[Mit den Angaben]
• a. Fass den Bericht über die Visafreiheit in zwei Sätzen zusammen.
• b. Mit welchem Spruch wirbt laut dem Bericht über die Visafreiheit ein Mobilfunkanbieter?
• c. Schreib den Bericht über die Visafreiheit nach seinem letzten Satz weiter.

Albanien

Ohne Visum in die Europäische Union

Fehim Subasic steht vor einem Reisebüro in Sarajevo und sondiert die Angebote. Er will über Silvester nach Budapest fahren, ganz spontan. Vier Tage für nur 350 Euro – „das ist ein Schnäppchen”, freut sich der 34-Jährige. „Früher war mir das alles zu kompliziert. Last-Minute-Reisen in die Europäische Union waren nicht möglich. Man musste umständlich ein Visum beantragen, dann erst konnte man seine Reise buchen. Gut, dass wir das nicht mehr brauchen.”

Ab dem 15. Dezember dürfen die Bosnier und Albaner erstmals in die Europäische Union reisen, ohne vorher ein Visum zu beantragen – mit Ausnahme Irlands und Großbritanniens, die nicht zum Schengen-Raum gehören, reicht jetzt ein Pass für die Einreise. Die Regelung betrifft 4,5 Menschen in Bosnien-Herzegowina sowie die drei Millionen Einwohner Albaniens. Sie dürfen maximal 90 Tage pro Halbjahr, also drei Monate, in der EU bleiben. Statt vor den Antragsstellen der Botschaften Deutschlands und Österreichs stehen jetzt viele Bosnier vor den Antragstellen für Pässe an. Sie wollen einen biometrischen Reisepass mit Fingerabdrücken und Gesichtserkennung erhalten, der Voraussetzung für die Einreise ohne Visum ist.

„Wenigstens verschwindet jetzt die psychologische Blockade in den Köpfen vieler Bosnier, dass man sie nicht in Europa haben will. Wer Geld hat und reisen möchte, kann dies jetzt tun”, sagt die 47-jährige Elvisa Muhanovic, die ebenfalls vor dem Reisebüro steht. „Mich freut es vor allem für die Jugendlichen, die Studenten, die jetzt Europa entdecken können. Dies ist ein großer und wichtiger Schritt für das Land”, fügt die Frau hinzu.

Auch in Albanien ist der 15. Dezember schon jetzt ein historischer Tag. Gerade die albanische Jugend hat sehnsüchtig auf diesen Moment gewartet. Ein junger Mann sagt: „Vor den Botschaften hat man uns wie Tiere behandelt, das ist jetzt endlich vorbei.“ Der albanische Ministerpräsident Sali Berisha sagte, der „größte Traum der Albaner seit dem Fall des Kommunismus und der Berliner Mauer“ werde wahr. Anfang Dezember holte Berisha die Popsängerin Rihanna nach Tirana, um nicht nur das Ende des Kommunismus vor 20 Jahren, sondern auch die errungene Visa-Freiheit zu feiern. Auch Reiseveranstalter und Handyfirmen werben mit der neuen Freiheit. Ein Mobilfunkanbieter wirbt mit dem Slogan: „Ohne Visa ist Europa jetzt nur eine SMS weit entfernt“.

[Gesammeltes Material]
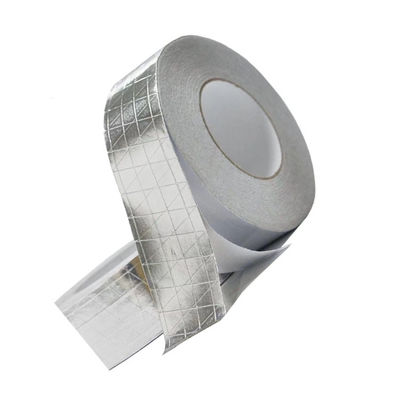 HVAC Sealing Foil Scrim Tape High Adhesive Strength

[Antworten unten]
• a. Ab dem 15. Dezember dürfen Bosnier und Albaner mit einem biometrischen Reisepass ohne Visum in die EU reisen, außer nach Irland und Großbritannien, und dort höchstens 90 Tage pro Halbjahr bleiben. In Sarajevo freuen sich Menschen über die neue Reisefreiheit, und in Albanien nennt Ministerpräsident Sali Berisha sie den „größten Traum der Albaner seit dem Fall des Kommunismus und der Berliner Mauer“.

• b. „Ohne Visa ist Europa jetzt nur eine SMS weit entfernt“.

• c.
Derweil wachsen in einigen EU-Ländern Ängste, dass einige Bosnier und Albaner die neue Reisefreiheit missbrauchen und länger als die erlaubten 90 Tage pro Halbjahr im Schengenraum bleiben könnten. Schon im Oktober mahnte die Beauftragte des EU-Parlaments für die Visaliberalisierung, Tanja Fajon,  die Albaner sollten nicht die Fehler der Serben und Mazedonier wiederholen und unmittelbar nach der Liberalisierung Asylanträge in der EU stellen. Für diese Länder hatte die EU bereits vor einem Jahr die Grenzen geöffnet. Deutschland, Frankreich und andere EU-Staaten klagten daraufhin über eine Flut von Asylanträgen, mit denen Serben und Mazedonier ihr Bleiberecht verlängern wollten. Doch dieses Mal hat Deutschland mit seinen Partnern einen Vorbehalt durchgesetzt: Die Visa-Freiheit kann bei Missbrauch wieder aufgehoben werden.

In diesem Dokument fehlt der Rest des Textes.